Со всей значимостью, которой наделяла его занимаемая должность, Президент прочел заранее заготовленную кем-то речь. В ней он назвал Антельма Гомером насекомых — так ученого окрестил Виктор Гюго, в Авиньоне до сих пор висит мемориальная табличка с этими словами на улице, которую назвали в честь ученого. И, конечно же, Неподражаемым Наблюдателем. По мере перечисления у Антельма перед глазами промелькнула вся его долгая жизнь: ребенок-самоучка, иллюстрированный бестиарий, благодаря которому он научился читать, годы, когда он, молодой учитель, делился дровами и постным супом с такими же нищими учениками, как и он сам, корсиканский период с его буйной флорой, поэмы, книги, учебники, репутация, переросшая наконец в славу, и великая дань почтения, в течение долгих лет сыпавшаяся на него от академиков, знаменитых писателей, ученых со всех концов света. Голова пошла кругом: университет, Гюго, Дарвин, Президент, Супруга, Роза, Ларивуа, великие мертвые или живые люди толпились вокруг скрипящего кресла-каталки под звуки фальшивящих фанфар в самом сердце крошечной деревеньки, которая так и не поняла, каким образом Папаша Червь превратился в Гомера насекомых — и сам Президент склонялся перед ним.

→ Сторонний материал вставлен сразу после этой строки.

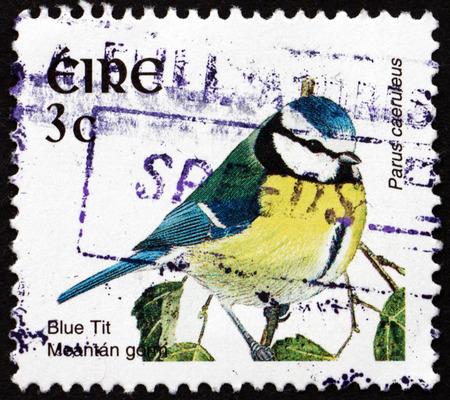 passerine: IRELAND - CIRCA 2002: a stamp printed in Ireland shows Blue Tit, Cyanistes Caeruleus, is a small Passerine Bird, circa 2002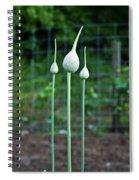 Chive Triad Spiral Notebook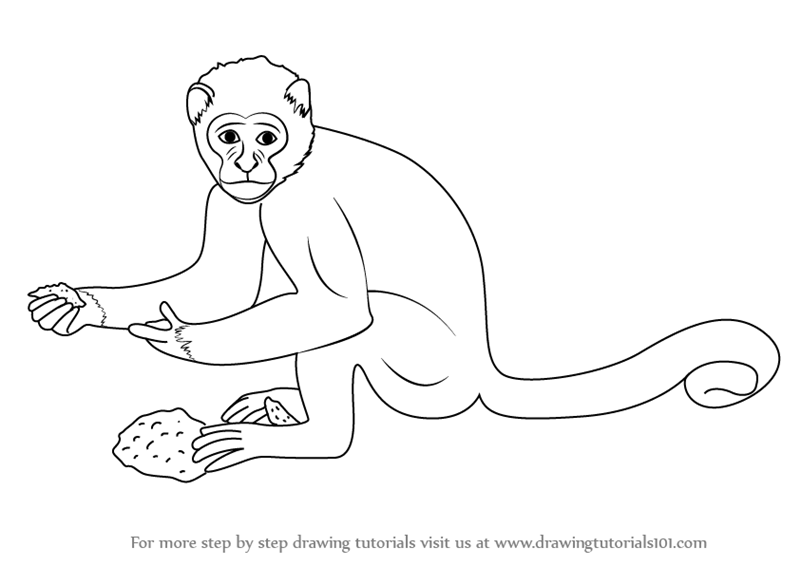Learn how to draw a monkey zoo animals step by step drawing tutorials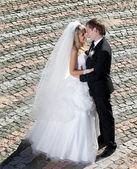 Beautiful pair of newlyweds — Stock Photo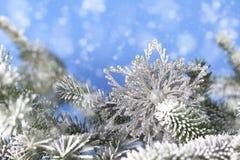 Серебряная снежинка в ветвях сосны Стоковое Изображение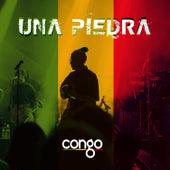Una Piedra by Congo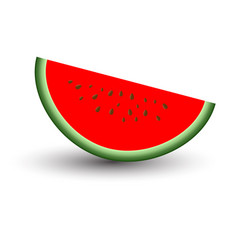 Sliced ripe red watermelon and sweet tasty vector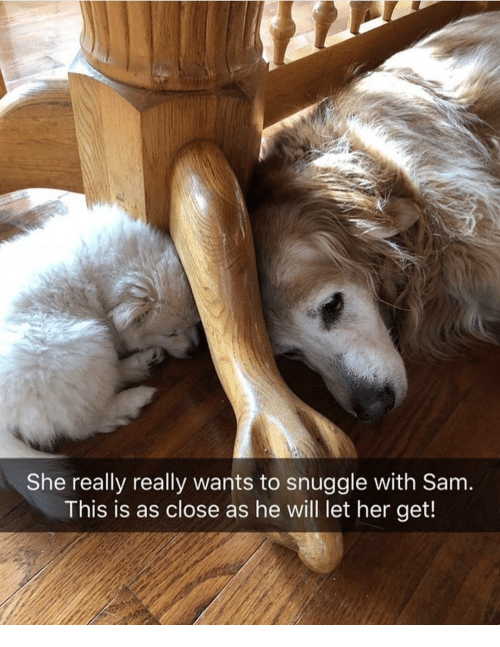 Memes, 🤖, and Her: She really really wants to snuggle with Sam  This is as close as he will let her get!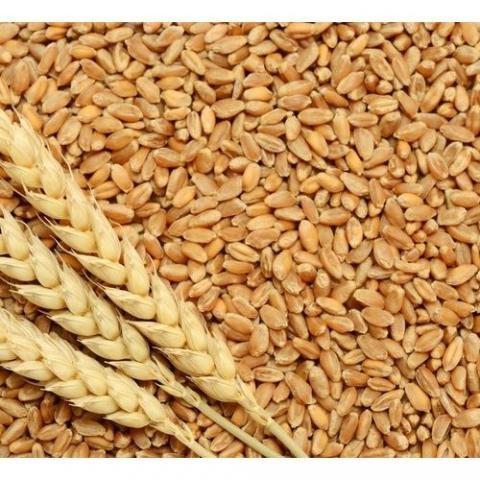 EU Commission: Nâng dự báo xuất khẩu lúa mỳ liên minh châu Âu lên mức 27 triệu tấn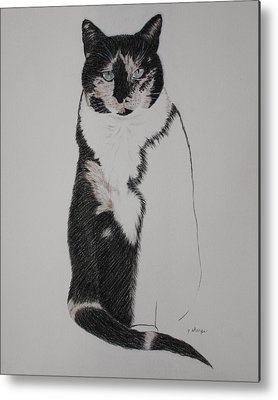Spirit Cat Essence Metal Prints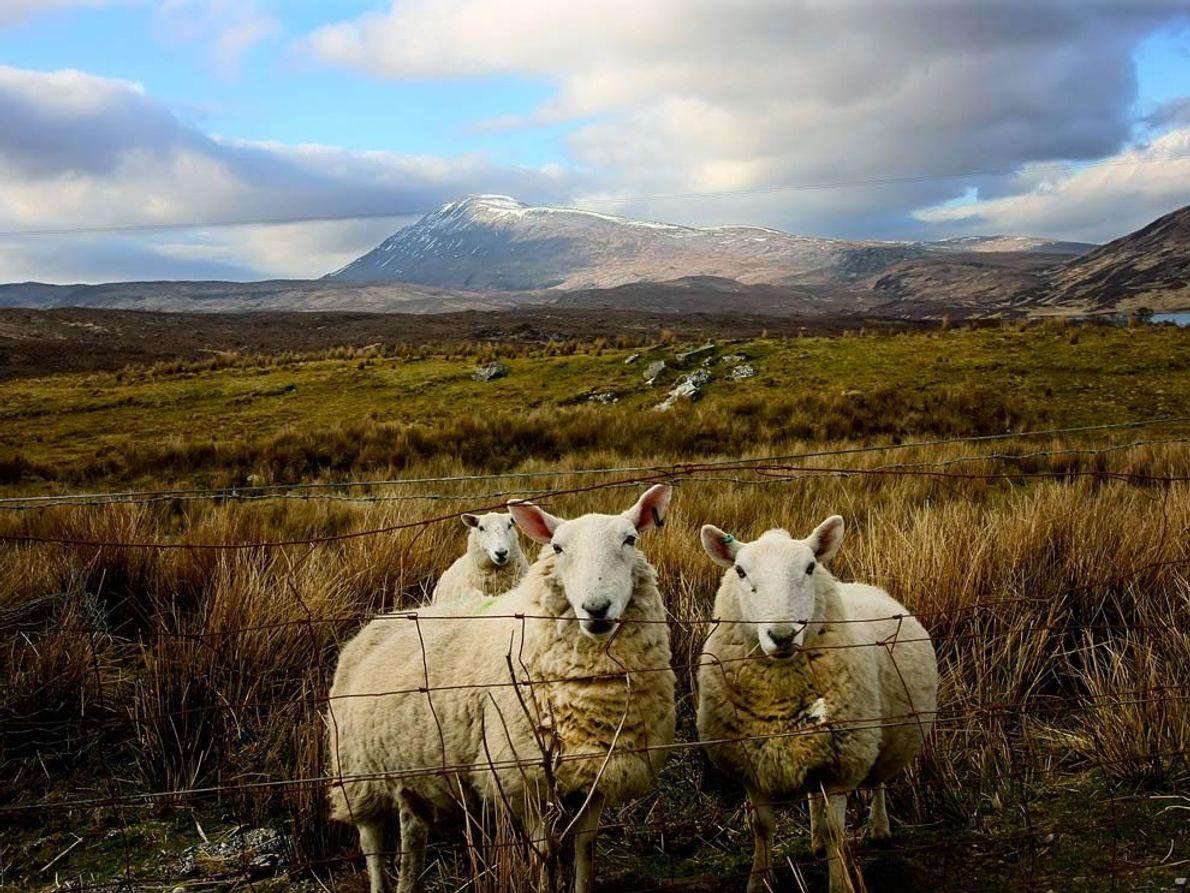 Galerie: Der verlorene Whisky: Schottland belebt eine alte Tradition wieder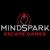 Mindspark Escape Games Tempe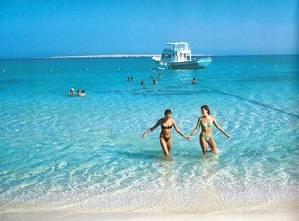 Выводы экспертов основаны на тщательном изучении экологической ситуации на тысячах пляжей.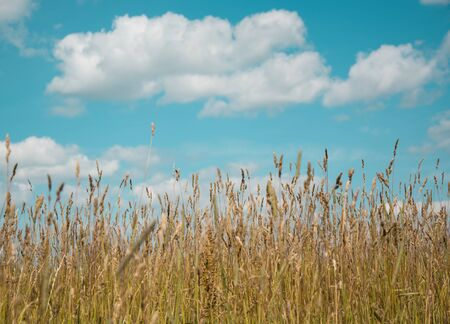 Summer meadow and bright sky with clouds. Ripe ears. Soft focus. photo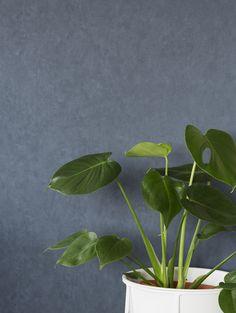 Plant Leaves, Plants, Color, Colour, Flora, Plant, Colors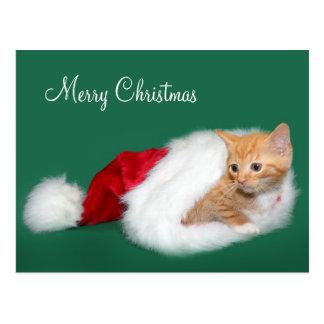 Orange tabby Santa hat Postcard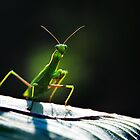 Praying mantis frightening by mrLEV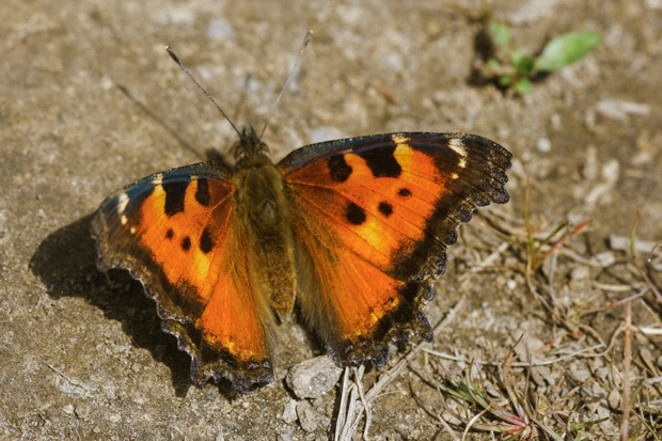 A just emerged California tortoiseshell, Nymphalis californica. - JIM ANDERSON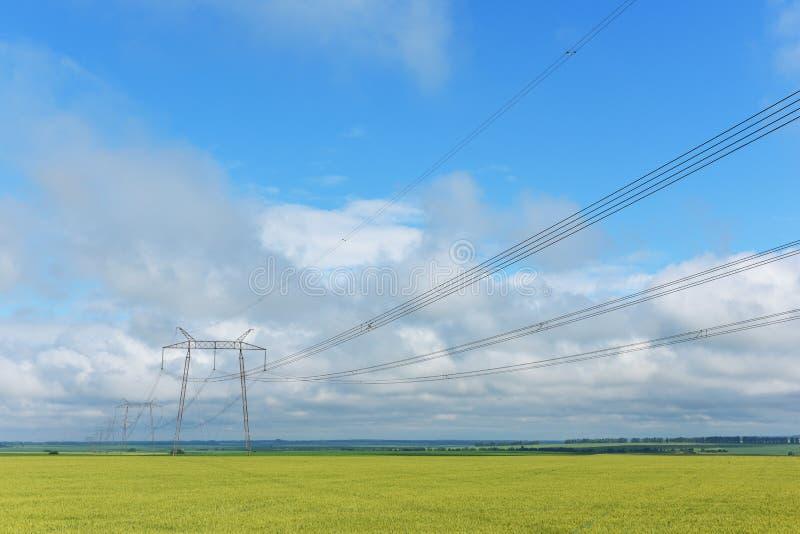Alambres y polos muy largos de la transmisión de poder grande foto de archivo
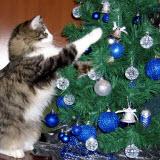 как украсить новогоднюю ель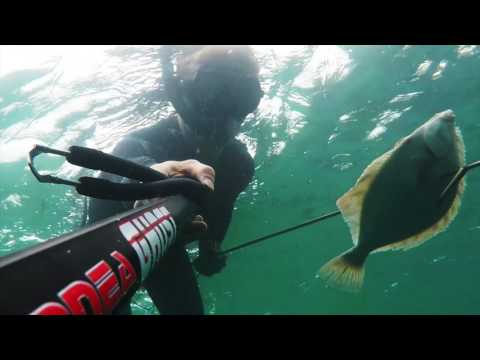 Spearfishing In Cornwall (Lobsters, Mullet & Plaice)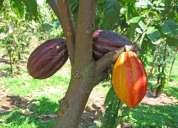 Vendo finca cacaotera de oportunidad ya en producción en quevedo interesados telf: 0997052846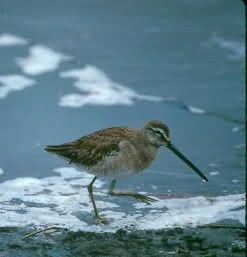 Long Billed Dowitcher Picture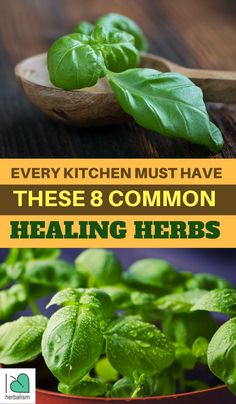 In this article, you will find 8 healing herbs that we must have in our kitchen and also learn the healing benefits from those herbs as well. Be Natural, Natural Herbs, Natural Healing, Natural Foods, Holistic Healing, Healing Herbs, Medicinal Herbs, Herbs For Health, Health And Wellness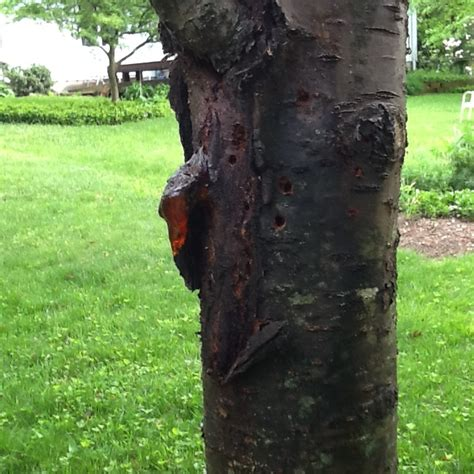 cherry tree rehab weeping cherry gummosis ask an expert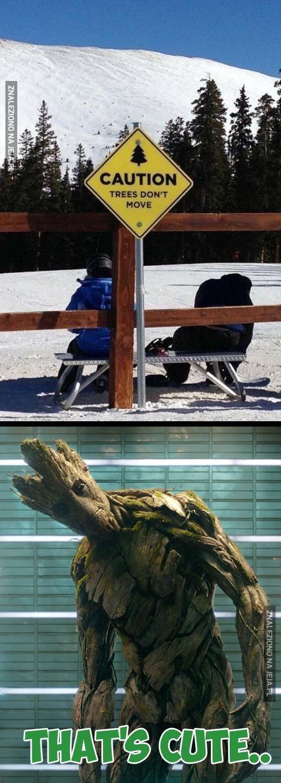Drzewa się nie ruszają, ta?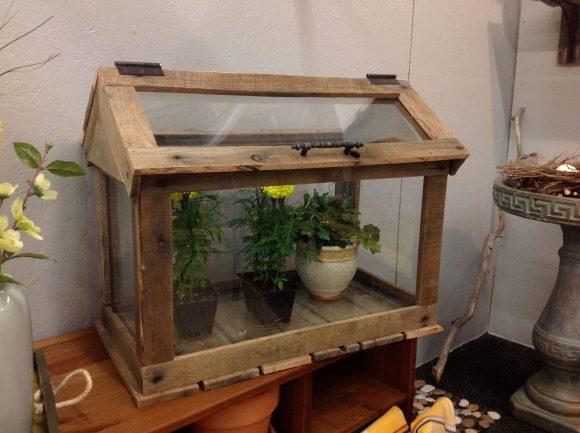 Террариум из старого аквариума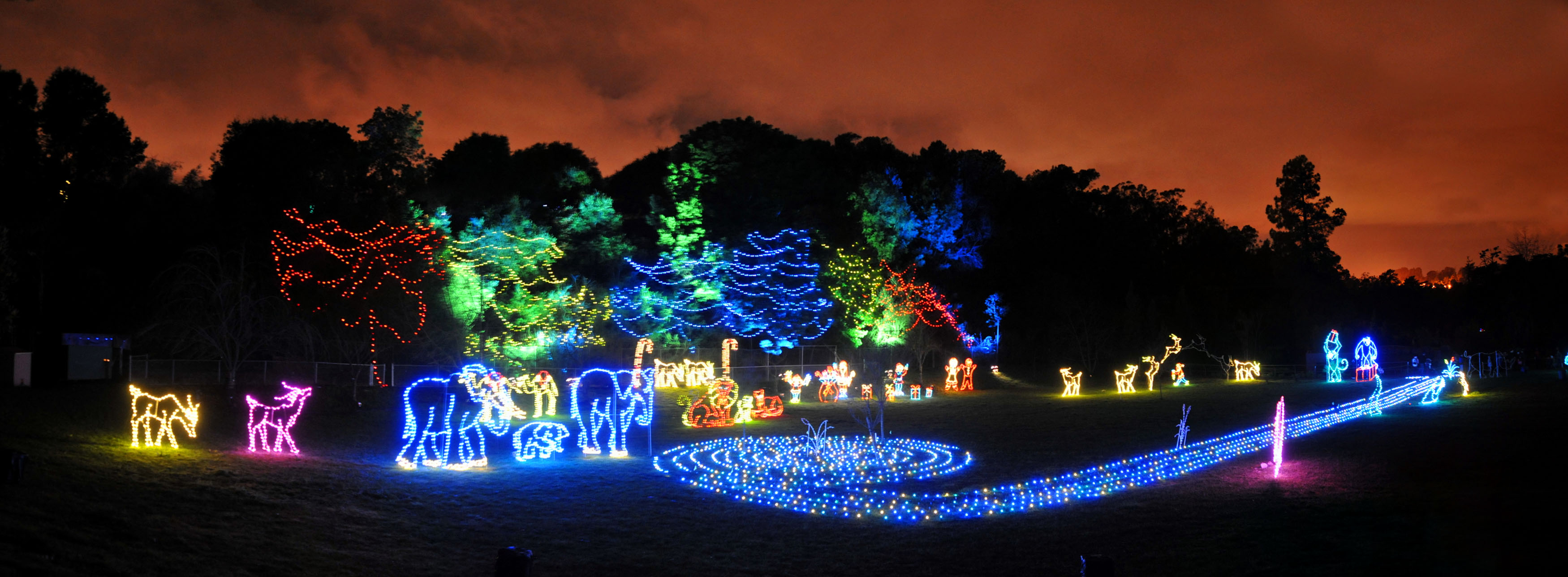 Christmas Lights at the Zoo? | Northern Virginia Real Estate | The ...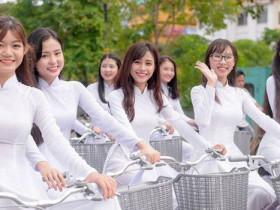 政府監督契約保證的越南新娘婚姻介紹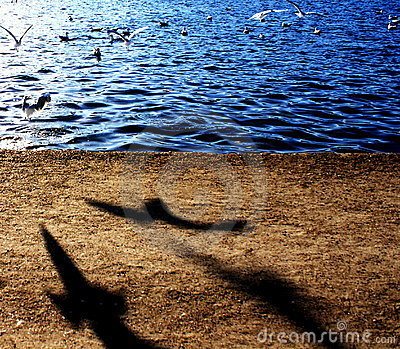 Birds shadows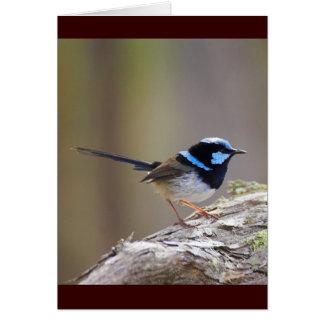 Superb Fairy-wren Card
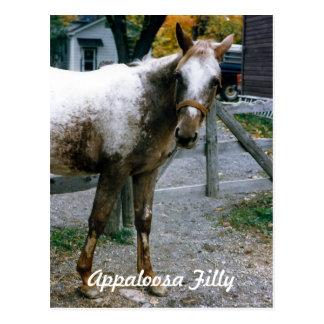 """""""Daisy""""  Appaloosa Filly Postcard"""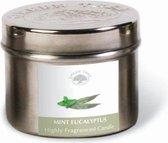 Green Tree Geurkaars Mint Eucalyptus (150 gram)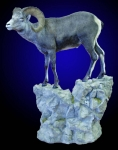 Stone Sheep Lifesize Mount on Floor Mounted Rock Base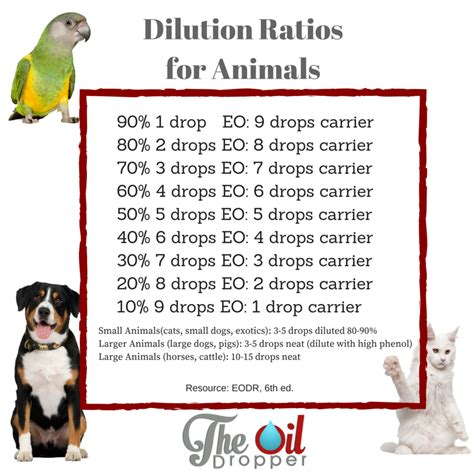 calming essential oils for dogs essential oils for your dogs the dropper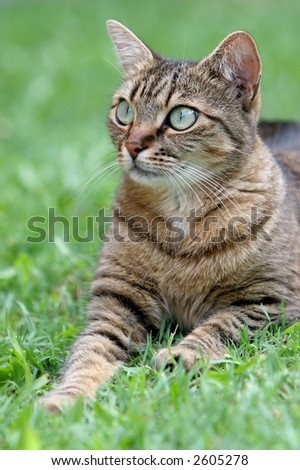 close up portrait of domestic cat with unusually large eyes laying on grass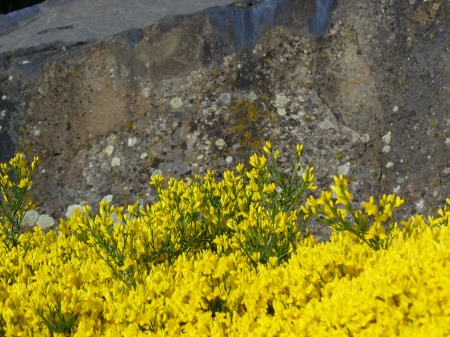 broom groundcover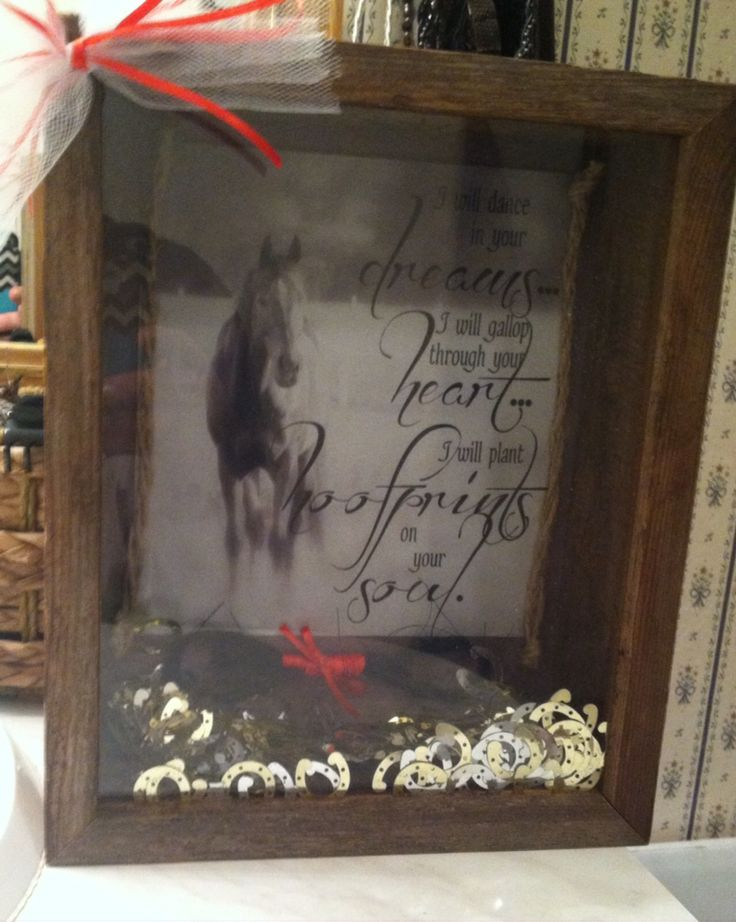 Shadow box for my sister who had to put down her horse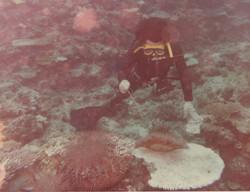 奄美大島大浜沖オニヒトデ駆除(1976年)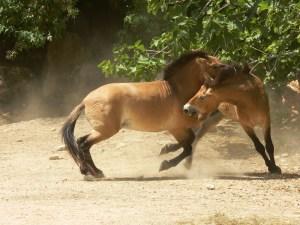 Dangerous Horse Fighting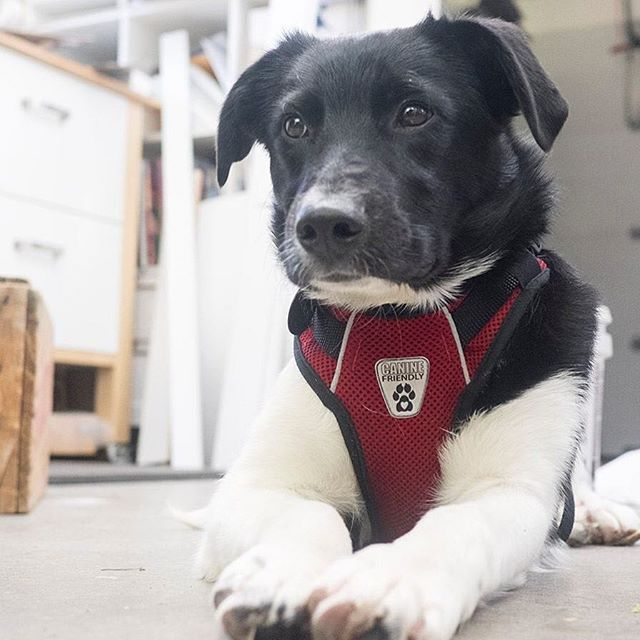 Geordie the studio dog. #geordiethedog #newemployee #junehunterimages #rescue #dogsofinstagram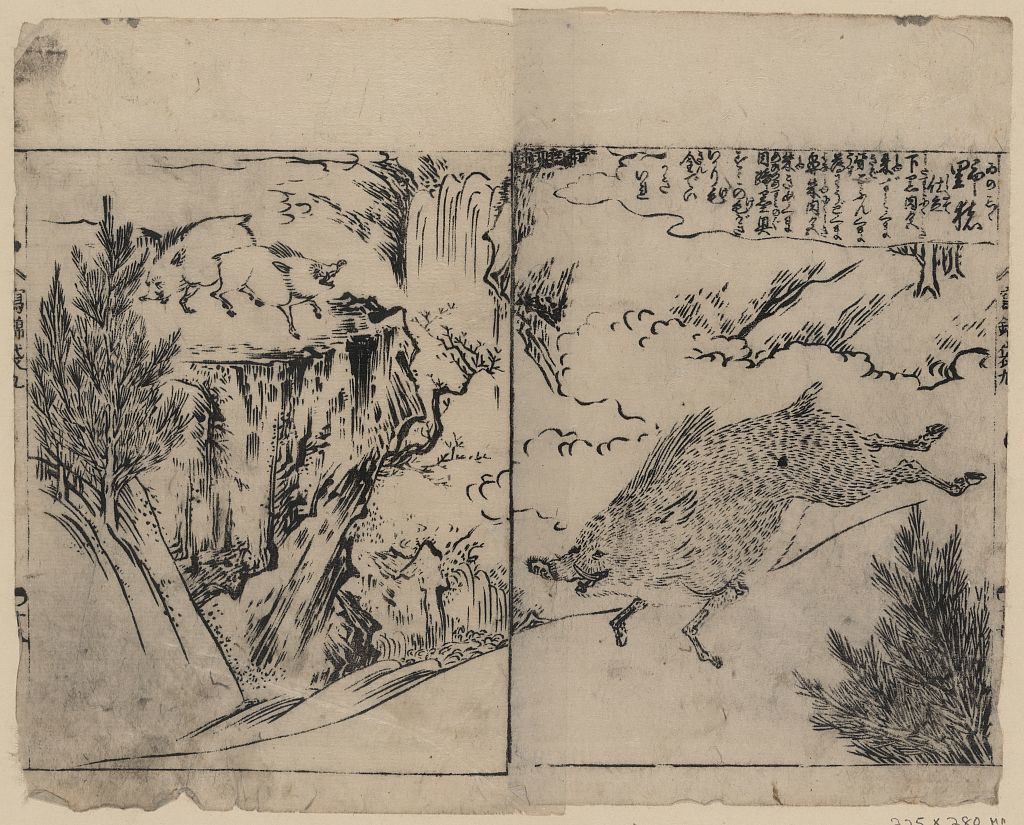 [Wild boars running, on cliffs, and near pine trees]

Затем представители власти сели на поезд, трубы умолкли, и в тот же вечер глухой шум разбираемой сцены донесся до уставших ушей покоившегося на широкой груди своей супруги Гомера червей, потонувшего в парах собственного триумфа.
Покои
Достигнуть апофеоза при жизни — проклятие редкое, но тем не менее проклятие, особенно когда вам перевалило за девяносто и горизонт сужается. Больше ничто не могло вывести Антельма из этого странного, уже ставшего привычным состояния.
Гости приходили один за другим, но разве кто-то мог сравниться с самим Президентом? Например, Ростан посвятил ученому стихотворение, полное восхищения. Антельм хотел бы отплатить ему той же монетой, и, конечно, «Сирано» его весьма позабавил, однако стихосложение, пожалуй, оставляет желать лучшего; вот фелибры отличаются от подобных акробатов, которые в честь старого энтомолога не гнушаются глагольными рифмами. А от «Шантеклера»[4] Антельма бросило в дрожь: поэт ничего не смыслит в животных, зачем вообще о них писать? Пришлось даже целое письмо сочинить и опротестовать гений Ростана — какая мука.